Another command-line utility that can be helpful in organizing your source data is rawmapper. This utility can show you an overview (map) of all the values of DICOM-attributes of interest in your data-set and, optionally, used to rename your source data sub-folders. The latter option can be handy e.g. if you manually entered subject-identifiers as [Additional info] at the scanner console and you want to use these to rename your subject folders.

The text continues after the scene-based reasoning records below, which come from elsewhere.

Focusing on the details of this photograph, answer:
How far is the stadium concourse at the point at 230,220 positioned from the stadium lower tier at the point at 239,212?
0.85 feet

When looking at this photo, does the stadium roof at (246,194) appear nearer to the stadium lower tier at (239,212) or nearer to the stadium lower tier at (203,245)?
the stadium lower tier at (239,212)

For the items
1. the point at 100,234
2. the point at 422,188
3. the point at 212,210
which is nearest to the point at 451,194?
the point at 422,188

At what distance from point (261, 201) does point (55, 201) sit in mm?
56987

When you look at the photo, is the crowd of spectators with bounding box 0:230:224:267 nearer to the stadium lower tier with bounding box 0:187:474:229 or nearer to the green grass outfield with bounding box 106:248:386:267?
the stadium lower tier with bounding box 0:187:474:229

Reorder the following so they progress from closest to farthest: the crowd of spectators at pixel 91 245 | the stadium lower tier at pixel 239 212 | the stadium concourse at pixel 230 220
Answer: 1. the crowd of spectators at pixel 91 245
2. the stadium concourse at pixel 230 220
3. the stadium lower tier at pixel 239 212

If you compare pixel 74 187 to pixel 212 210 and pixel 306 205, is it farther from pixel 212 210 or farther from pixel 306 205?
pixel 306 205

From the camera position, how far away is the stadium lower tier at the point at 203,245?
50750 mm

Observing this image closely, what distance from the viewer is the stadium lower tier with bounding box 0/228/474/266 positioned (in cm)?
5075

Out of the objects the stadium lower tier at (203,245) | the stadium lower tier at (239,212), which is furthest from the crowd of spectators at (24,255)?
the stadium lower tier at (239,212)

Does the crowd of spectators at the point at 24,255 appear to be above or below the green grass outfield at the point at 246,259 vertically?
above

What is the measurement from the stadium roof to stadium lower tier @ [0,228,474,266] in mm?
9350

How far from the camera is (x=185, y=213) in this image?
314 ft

usage: rawmapper.py [-h] [-s SESSIONS [SESSIONS ...]] [-f FIELD [FIELD ...]] [-w WILDCARD]
                    [-o OUTFOLDER] [-r] [-n SUBPREFIX] [-m SESPREFIX] [-d]
                    sourcefolder

Maps out the values of a dicom attribute of all subjects in the sourcefolder, saves the result in a
mapper-file and, optionally, uses the dicom values to rename the sub-/ses-id's of the subfolders. This
latter option can be used, e.g. when an alternative subject id was entered in the [Additional info]
field during subject registration at the scanner console (i.e. this data is stored in the dicom
attribute named 'PatientComments')

positional arguments:
  sourcefolder          The source folder with the raw data in sub-#/ses-#/series organisation

optional arguments:
  -h, --help            show this help message and exit
  -s SESSIONS [SESSIONS ...], --sessions SESSIONS [SESSIONS ...]
                        Space separated list of selected sub-#/ses-# names / folders to be processed.
                        Otherwise all sessions in the bidsfolder will be selected (default: None)
  -f FIELD [FIELD ...], --field FIELD [FIELD ...]
                        The fieldname(s) of the dicom attribute(s) used to rename or map the
                        subid/sesid foldernames (default: ['PatientComments'])
  -w WILDCARD, --wildcard WILDCARD
                        The Unix style pathname pattern expansion that is used to select the series
                        from which the dicomfield is being mapped (can contain wildcards) (default: *)
  -o OUTFOLDER, --outfolder OUTFOLDER
                        The mapper-file is normally saved in sourcefolder or, when using this option,
                        in outfolder (default: None)
  -r, --rename          If this flag is given sub-subid/ses-sesid directories in the sourcefolder will
                        be renamed to sub-dcmval/ses-dcmval (default: False)
  -n SUBPREFIX, --subprefix SUBPREFIX
                        The prefix common for all the source subject-folders (default: sub-)
  -m SESPREFIX, --sesprefix SESPREFIX
                        The prefix common for all the source session-folders (default: ses-)
  -d, --dryrun          Add this flag to dryrun (test) the mapping or renaming of the sub-subid/ses-
                        sesid directories (i.e. nothing is stored on disk and directory names are not
                        actually changed)) (default: False)

examples:
  rawmapper /project/3022026.01/raw/
  rawmapper /project/3022026.01/raw -d AcquisitionDate
  rawmapper /project/3022026.01/raw -s sub-100/ses-mri01 sub-126/ses-mri01
  rawmapper /project/3022026.01/raw -r -d ManufacturerModelName AcquisitionDate --dryrun
  rawmapper raw/ -r -s sub-1*/* sub-2*/ses-mri01 --dryrun
  rawmapper -d EchoTime -w *fMRI* /project/3022026.01/raw

Note

If these data management utilities do not satisfy your needs, then have a look at this reorganize_dicom_files tool.